The cracks in the armor of any metric-based argument start to reveal themselves when we recognize that all quarterback metrics are inherently flawed. Raw metrics like passing yards and completion percentage lack context, but human beings are necessary to provide the context, so the introduction of that context we crave brings with it the possibility of bias and human error. We could use a raw ratio like yards per attempt that might make us feel better, but it still doesn’t provide context that comes from things like drops and average depth of target. We might take a look in farther then and use mathematical formulas like passer rating or average net yards per attempt. Those formulas were created by a human with the weighting given to each underlying “sub metric” represented in a way that the human creating the formula deemed necessary. There is no way to avoid either lack of context or human involvement.
But what if we use the strength of one metric to accommodate for the flaws in another? Doing so requires the consumers to a.) set aside their ego and attachments to which QB metric is “best" and b.) recognize the strengths and weaknesses of the metrics utilized in the composite. In addition, some of these metrics cannot be calculated by an average user because their formulas are not public. While this adds a “cloak and dagger” feeling to the associated metric in the eyes of some fans, the presence of other more transparent metrics alongside ones lacking it can help us to identify any outliers, further strengthening the usage of multiple metrics instead of one.
Before we get started, let’s define “holistic metric.” A holistic metric is one that is designed to be broad and encompass a large portion of the entirety of a quarterback’s play for a given time game, season or career. They typically take many factors into account and are intended by their creators to be wide-ranging.
For the purposes of this test, I have selected the following holistic quarterback metrics to utilize in a creation of a new holistic composite average:
Average net yards per attempt (ANY/A) (obtained from Pro Football Reference)
This metric is a mathematical formula with a small amount of human intervention (pass yards + 20*(pass TD) - 45*(interceptions thrown) - sack yards)/(passing attempts + sacks) and does exactly what its name suggests: it calculates the average pass yards that are gained by the team every time the QB drops back to pass. You’ll notice there is a weight added for touchdowns and interceptions (this is the human intervention in the metric) based on the research of Chase Stuart of Pro Football Reference.

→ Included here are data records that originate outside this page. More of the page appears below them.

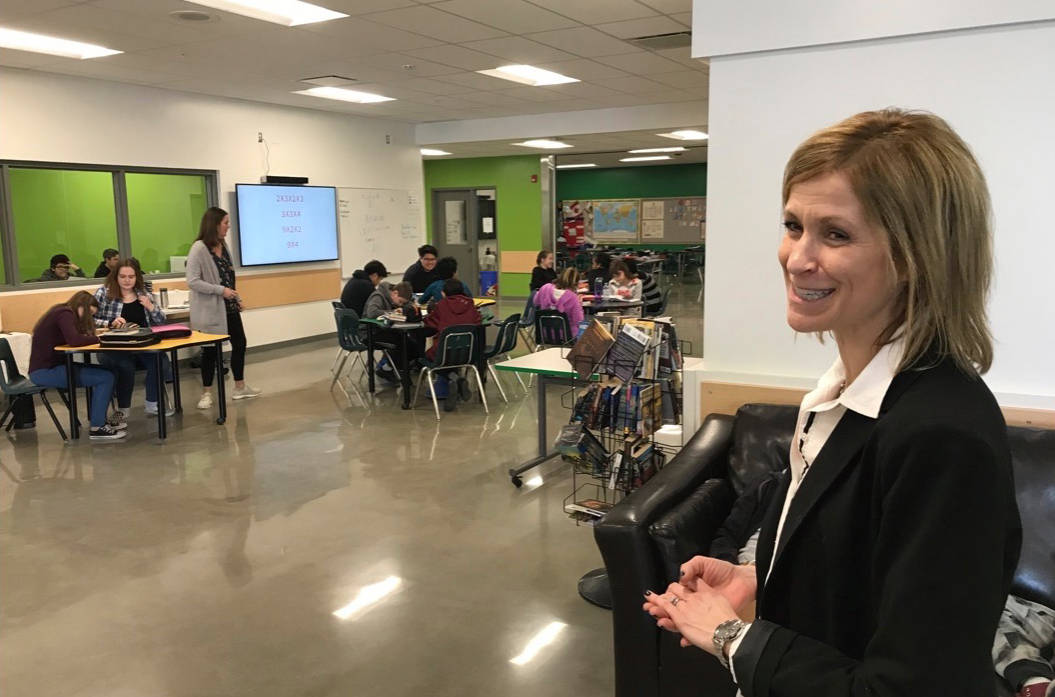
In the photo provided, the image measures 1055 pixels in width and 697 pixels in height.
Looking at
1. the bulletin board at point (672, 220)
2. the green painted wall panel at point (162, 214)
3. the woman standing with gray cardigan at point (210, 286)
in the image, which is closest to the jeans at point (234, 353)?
the woman standing with gray cardigan at point (210, 286)

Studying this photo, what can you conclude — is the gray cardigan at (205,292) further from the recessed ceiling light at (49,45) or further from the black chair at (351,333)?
the recessed ceiling light at (49,45)

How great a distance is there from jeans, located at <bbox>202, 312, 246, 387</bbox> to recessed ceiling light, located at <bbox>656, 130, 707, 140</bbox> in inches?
272

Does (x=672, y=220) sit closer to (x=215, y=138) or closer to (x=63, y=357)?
(x=215, y=138)

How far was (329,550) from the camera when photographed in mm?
3934

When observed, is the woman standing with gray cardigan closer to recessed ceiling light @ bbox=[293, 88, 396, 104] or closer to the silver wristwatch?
recessed ceiling light @ bbox=[293, 88, 396, 104]

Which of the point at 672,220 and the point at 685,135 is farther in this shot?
the point at 672,220

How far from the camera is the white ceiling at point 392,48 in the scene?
5484 millimetres

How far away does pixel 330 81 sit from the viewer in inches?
323

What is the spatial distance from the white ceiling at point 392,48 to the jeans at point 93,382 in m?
2.55

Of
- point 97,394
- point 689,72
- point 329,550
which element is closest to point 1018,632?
point 329,550

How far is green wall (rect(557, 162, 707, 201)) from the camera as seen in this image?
19.8m

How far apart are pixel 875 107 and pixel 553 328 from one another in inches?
179

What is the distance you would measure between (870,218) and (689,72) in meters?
7.68

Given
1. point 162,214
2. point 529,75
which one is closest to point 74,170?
point 162,214
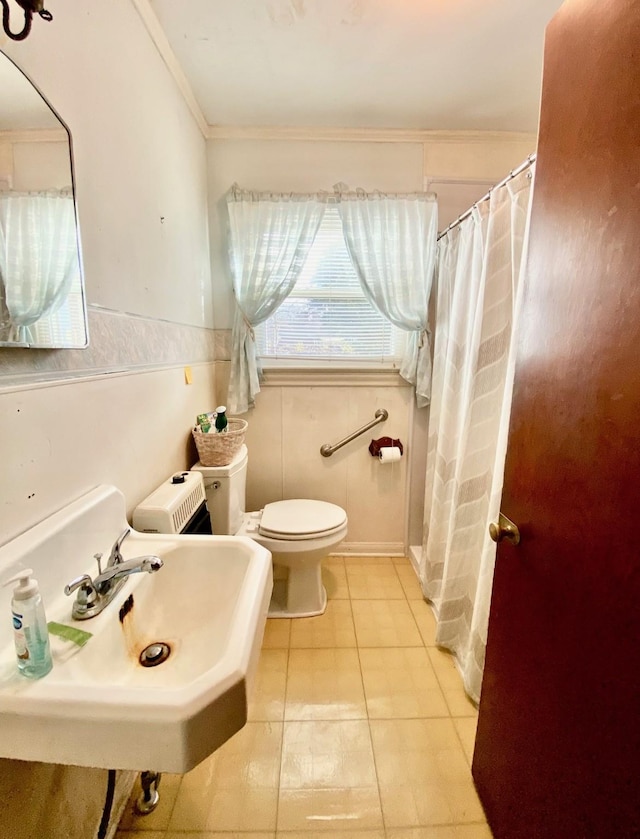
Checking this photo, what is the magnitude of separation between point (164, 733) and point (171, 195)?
1.67m

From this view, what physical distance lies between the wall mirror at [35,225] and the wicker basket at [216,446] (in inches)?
31.3

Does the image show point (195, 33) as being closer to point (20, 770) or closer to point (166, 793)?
point (20, 770)

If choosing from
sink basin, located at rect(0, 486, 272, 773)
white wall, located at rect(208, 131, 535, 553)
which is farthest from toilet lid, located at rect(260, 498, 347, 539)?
sink basin, located at rect(0, 486, 272, 773)

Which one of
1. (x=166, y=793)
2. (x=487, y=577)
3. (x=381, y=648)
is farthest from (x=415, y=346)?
(x=166, y=793)

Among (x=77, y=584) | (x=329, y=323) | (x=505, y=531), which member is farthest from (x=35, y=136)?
(x=329, y=323)

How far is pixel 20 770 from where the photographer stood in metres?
0.70

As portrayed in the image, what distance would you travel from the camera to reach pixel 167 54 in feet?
4.64

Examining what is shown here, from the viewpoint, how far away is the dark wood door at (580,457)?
1.87 ft

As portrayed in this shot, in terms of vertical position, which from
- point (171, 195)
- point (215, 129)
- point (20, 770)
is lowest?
point (20, 770)

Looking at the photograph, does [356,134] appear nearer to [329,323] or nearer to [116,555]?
[329,323]

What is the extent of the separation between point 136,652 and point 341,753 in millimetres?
825

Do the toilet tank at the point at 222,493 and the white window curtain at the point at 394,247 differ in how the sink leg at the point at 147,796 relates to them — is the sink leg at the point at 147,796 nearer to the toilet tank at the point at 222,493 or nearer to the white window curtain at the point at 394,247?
the toilet tank at the point at 222,493

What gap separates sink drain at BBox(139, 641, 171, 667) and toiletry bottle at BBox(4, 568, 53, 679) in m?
0.26

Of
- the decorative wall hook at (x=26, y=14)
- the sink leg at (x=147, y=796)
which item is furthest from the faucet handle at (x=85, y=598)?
the decorative wall hook at (x=26, y=14)
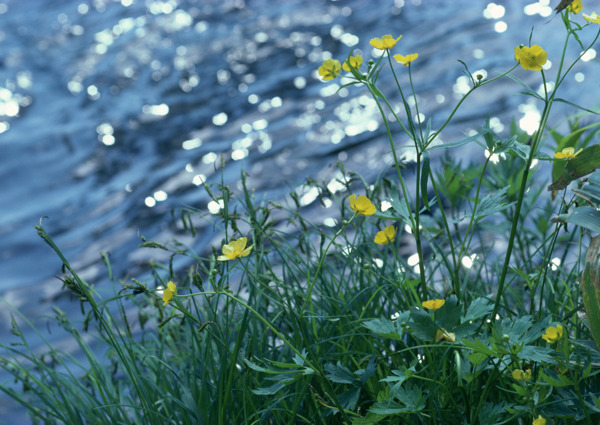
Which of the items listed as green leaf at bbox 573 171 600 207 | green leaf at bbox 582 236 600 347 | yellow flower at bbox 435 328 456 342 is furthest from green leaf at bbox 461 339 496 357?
green leaf at bbox 573 171 600 207

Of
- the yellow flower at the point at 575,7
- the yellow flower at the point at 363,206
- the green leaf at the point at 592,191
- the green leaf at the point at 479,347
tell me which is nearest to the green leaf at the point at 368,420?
the green leaf at the point at 479,347

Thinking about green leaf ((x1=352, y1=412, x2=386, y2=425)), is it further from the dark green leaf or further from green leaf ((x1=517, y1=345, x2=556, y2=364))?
the dark green leaf

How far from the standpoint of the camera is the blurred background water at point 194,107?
2730 millimetres

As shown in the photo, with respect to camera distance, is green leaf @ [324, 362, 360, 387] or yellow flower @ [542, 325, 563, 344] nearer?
yellow flower @ [542, 325, 563, 344]

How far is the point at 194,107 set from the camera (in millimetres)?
3693

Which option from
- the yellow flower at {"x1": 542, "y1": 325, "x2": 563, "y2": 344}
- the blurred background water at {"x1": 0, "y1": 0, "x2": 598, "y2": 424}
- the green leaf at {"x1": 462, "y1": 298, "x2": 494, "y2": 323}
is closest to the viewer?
the yellow flower at {"x1": 542, "y1": 325, "x2": 563, "y2": 344}

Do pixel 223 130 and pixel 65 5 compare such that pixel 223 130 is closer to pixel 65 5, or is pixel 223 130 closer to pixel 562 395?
pixel 562 395

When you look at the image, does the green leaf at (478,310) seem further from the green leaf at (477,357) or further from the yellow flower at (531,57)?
the yellow flower at (531,57)

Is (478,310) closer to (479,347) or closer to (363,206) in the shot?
(479,347)

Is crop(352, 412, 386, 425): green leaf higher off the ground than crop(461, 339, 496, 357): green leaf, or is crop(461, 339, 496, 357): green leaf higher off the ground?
crop(461, 339, 496, 357): green leaf

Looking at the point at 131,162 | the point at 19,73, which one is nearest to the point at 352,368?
the point at 131,162

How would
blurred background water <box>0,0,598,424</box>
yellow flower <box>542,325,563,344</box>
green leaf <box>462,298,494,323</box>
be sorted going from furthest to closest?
blurred background water <box>0,0,598,424</box>, green leaf <box>462,298,494,323</box>, yellow flower <box>542,325,563,344</box>

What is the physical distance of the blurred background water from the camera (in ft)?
8.96

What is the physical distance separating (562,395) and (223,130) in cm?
274
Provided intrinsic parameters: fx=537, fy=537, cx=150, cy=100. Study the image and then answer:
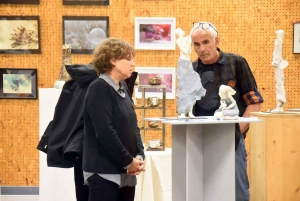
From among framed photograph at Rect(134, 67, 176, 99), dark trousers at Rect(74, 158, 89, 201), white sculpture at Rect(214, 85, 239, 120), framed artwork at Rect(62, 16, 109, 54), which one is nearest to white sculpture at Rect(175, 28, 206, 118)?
white sculpture at Rect(214, 85, 239, 120)

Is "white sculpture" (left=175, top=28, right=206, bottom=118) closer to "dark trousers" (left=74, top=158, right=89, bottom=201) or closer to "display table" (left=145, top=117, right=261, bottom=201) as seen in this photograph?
"display table" (left=145, top=117, right=261, bottom=201)

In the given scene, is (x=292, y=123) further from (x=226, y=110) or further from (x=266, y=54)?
(x=226, y=110)

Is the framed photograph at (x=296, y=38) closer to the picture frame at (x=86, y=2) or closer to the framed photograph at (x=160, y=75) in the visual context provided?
A: the framed photograph at (x=160, y=75)

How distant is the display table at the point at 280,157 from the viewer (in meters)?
4.41

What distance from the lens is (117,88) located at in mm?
2740

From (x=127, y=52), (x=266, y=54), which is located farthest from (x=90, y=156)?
(x=266, y=54)

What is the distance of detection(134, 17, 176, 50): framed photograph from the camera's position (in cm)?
574

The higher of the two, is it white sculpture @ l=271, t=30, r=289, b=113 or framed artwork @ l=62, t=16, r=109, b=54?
framed artwork @ l=62, t=16, r=109, b=54

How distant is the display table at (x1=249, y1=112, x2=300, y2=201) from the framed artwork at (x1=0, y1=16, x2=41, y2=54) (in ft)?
8.66

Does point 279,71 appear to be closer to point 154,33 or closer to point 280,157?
point 280,157

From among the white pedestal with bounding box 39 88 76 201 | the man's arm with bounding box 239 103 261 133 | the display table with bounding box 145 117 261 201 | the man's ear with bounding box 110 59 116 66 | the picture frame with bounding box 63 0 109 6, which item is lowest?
the white pedestal with bounding box 39 88 76 201

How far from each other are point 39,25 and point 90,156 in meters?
3.39

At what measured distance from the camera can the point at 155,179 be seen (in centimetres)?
446

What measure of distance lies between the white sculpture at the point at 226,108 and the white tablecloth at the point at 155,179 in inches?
69.9
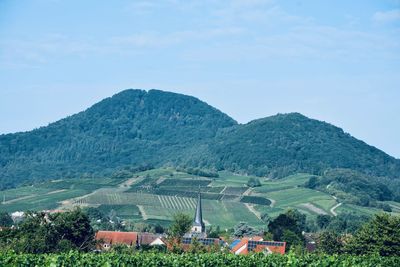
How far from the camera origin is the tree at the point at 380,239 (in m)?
56.9

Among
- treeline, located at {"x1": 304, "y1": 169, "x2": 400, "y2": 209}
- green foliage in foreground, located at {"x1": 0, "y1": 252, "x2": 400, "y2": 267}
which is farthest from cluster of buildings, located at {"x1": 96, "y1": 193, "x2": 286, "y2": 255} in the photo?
treeline, located at {"x1": 304, "y1": 169, "x2": 400, "y2": 209}

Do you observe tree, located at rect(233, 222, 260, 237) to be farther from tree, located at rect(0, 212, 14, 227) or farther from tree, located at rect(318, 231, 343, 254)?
tree, located at rect(0, 212, 14, 227)

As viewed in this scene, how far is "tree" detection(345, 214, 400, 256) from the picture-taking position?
56938 mm

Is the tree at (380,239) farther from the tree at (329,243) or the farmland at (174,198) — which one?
the farmland at (174,198)

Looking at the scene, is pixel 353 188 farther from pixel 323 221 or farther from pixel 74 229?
pixel 74 229

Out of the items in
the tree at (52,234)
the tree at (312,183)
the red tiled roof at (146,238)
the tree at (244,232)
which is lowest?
the tree at (244,232)

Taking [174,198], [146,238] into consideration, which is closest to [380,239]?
[146,238]

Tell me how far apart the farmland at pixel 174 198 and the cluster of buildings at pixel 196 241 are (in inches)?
880

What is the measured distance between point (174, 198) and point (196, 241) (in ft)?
231

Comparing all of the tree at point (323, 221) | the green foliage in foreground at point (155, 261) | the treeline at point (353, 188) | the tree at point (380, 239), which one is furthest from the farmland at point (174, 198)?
the green foliage in foreground at point (155, 261)

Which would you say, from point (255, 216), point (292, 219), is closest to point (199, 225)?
point (292, 219)

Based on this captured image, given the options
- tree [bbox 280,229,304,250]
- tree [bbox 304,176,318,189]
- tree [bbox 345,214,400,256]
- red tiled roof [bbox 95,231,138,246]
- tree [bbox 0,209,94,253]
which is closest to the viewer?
tree [bbox 0,209,94,253]

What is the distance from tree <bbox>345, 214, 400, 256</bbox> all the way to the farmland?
5167cm

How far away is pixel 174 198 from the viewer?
12975 centimetres
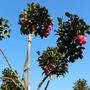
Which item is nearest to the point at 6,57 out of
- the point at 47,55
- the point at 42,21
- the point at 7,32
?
the point at 7,32

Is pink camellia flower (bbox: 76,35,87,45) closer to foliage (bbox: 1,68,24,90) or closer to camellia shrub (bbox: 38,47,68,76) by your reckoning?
camellia shrub (bbox: 38,47,68,76)

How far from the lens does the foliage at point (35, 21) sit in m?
21.5

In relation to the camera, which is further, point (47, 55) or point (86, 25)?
point (47, 55)

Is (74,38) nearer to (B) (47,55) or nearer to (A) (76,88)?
(B) (47,55)

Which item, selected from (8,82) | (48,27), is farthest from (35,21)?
(8,82)

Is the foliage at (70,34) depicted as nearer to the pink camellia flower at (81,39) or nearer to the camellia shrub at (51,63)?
the pink camellia flower at (81,39)

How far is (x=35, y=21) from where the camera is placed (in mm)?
22031

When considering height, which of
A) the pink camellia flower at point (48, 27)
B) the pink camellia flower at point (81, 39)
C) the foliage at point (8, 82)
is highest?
the foliage at point (8, 82)

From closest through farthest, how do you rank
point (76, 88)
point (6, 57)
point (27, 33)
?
1. point (6, 57)
2. point (27, 33)
3. point (76, 88)

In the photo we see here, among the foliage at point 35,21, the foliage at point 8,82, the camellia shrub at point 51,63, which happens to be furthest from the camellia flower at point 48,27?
the foliage at point 8,82

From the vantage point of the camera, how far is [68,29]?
18953 millimetres

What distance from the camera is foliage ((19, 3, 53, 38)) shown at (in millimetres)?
21503

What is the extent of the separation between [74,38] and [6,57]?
4.29m

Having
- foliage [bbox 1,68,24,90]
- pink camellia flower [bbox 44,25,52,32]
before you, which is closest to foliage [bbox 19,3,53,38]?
pink camellia flower [bbox 44,25,52,32]
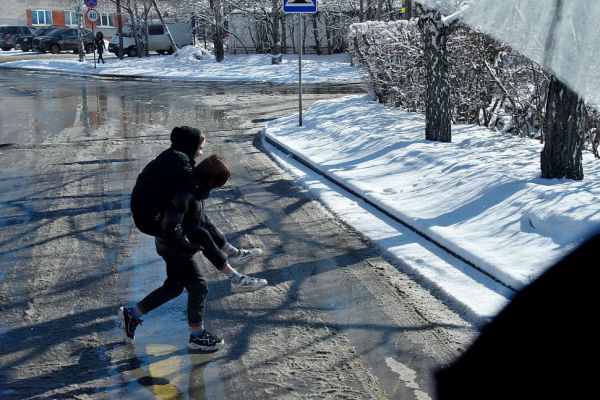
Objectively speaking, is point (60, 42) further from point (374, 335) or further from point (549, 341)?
point (549, 341)

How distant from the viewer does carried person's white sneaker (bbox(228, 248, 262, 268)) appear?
667cm

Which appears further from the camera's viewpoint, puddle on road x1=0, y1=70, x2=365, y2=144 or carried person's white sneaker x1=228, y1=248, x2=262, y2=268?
puddle on road x1=0, y1=70, x2=365, y2=144

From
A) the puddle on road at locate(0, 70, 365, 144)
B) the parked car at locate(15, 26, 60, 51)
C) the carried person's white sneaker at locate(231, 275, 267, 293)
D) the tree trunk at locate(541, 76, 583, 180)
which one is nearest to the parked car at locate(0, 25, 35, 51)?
the parked car at locate(15, 26, 60, 51)

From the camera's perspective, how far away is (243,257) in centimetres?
670

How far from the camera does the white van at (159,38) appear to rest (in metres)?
46.4

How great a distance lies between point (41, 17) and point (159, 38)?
3221 centimetres

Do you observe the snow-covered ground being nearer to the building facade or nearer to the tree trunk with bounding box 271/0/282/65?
the tree trunk with bounding box 271/0/282/65

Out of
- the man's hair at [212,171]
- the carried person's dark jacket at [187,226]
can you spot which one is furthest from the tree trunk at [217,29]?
the man's hair at [212,171]

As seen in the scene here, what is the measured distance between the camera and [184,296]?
6059mm

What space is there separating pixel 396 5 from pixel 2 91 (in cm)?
2449

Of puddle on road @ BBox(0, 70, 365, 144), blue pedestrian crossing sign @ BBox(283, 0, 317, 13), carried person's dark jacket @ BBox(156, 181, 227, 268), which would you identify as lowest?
puddle on road @ BBox(0, 70, 365, 144)

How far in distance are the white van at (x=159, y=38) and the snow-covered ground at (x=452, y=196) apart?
32.7 metres

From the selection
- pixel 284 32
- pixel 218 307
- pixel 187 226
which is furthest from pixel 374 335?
pixel 284 32

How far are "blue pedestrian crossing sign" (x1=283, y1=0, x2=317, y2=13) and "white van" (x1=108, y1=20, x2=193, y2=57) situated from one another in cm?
3386
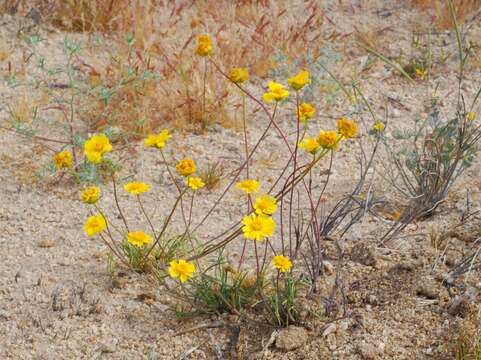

The strengths and weaknesses of the metric are as follows:
- Strength—minimal opportunity for human error due to only human involvement being weighting associated with injecting a yard calculation for touchdowns and a yard penalty for interceptions.
- Weakness—like a lot of metrics, this one doesn’t entirely isolate the play of the QB at a micro level. If the QB delivers a good pass that gets dropped, it’s still a negative in this metric. The larger the sample size, the more this part washes out, but game-by-game it still needs to be recognized. Also, this metric does not account for quarterback contributions in the run game.
Expected points added per play (EPA/play) (obtained from ESPN.com)
EPA/play is actually one of the easier metrics to explain. When a team has the ball on a specific yard line and a certain down and distance with a certain amount of clock remaining, there are thousands of examples of that exact same down/distance/time trifecta occurring. These thousands of examples, taken together, can give us an average of how many points it would be expected that the team would score on that drive. Once a play is completed, there will be a new down and distance and, as such, a new “expected points” total for that drive. The difference between the starting “expected points” number and the ending “expected points” number is “EPA.” Let’s discuss the strengths and weaknesses of the metric:
- Strength—does a better job of accounting for “success” of a play than yardage. Gaining three yards on 2nd-and-10 is markedly less successful of a play than gaining three yards on 3rd-and-2. In addition, this accounts for a quarterback who contributes running the ball because the metric does not know or care if the successful play was done through the air or on the ground. It also accommodates for some quarterbacks being on the field for more plays than another by utilizing the “per play” denominator.
- Weakness—like ANY/A above it, this is a results-based metric and does not have the context needed to know if the QB contributed positively to a play and was let down by a failure outside of this control. The “per play” denominator can hurt the metric if a QB is not present for enough snaps to provide a reasonable sample size.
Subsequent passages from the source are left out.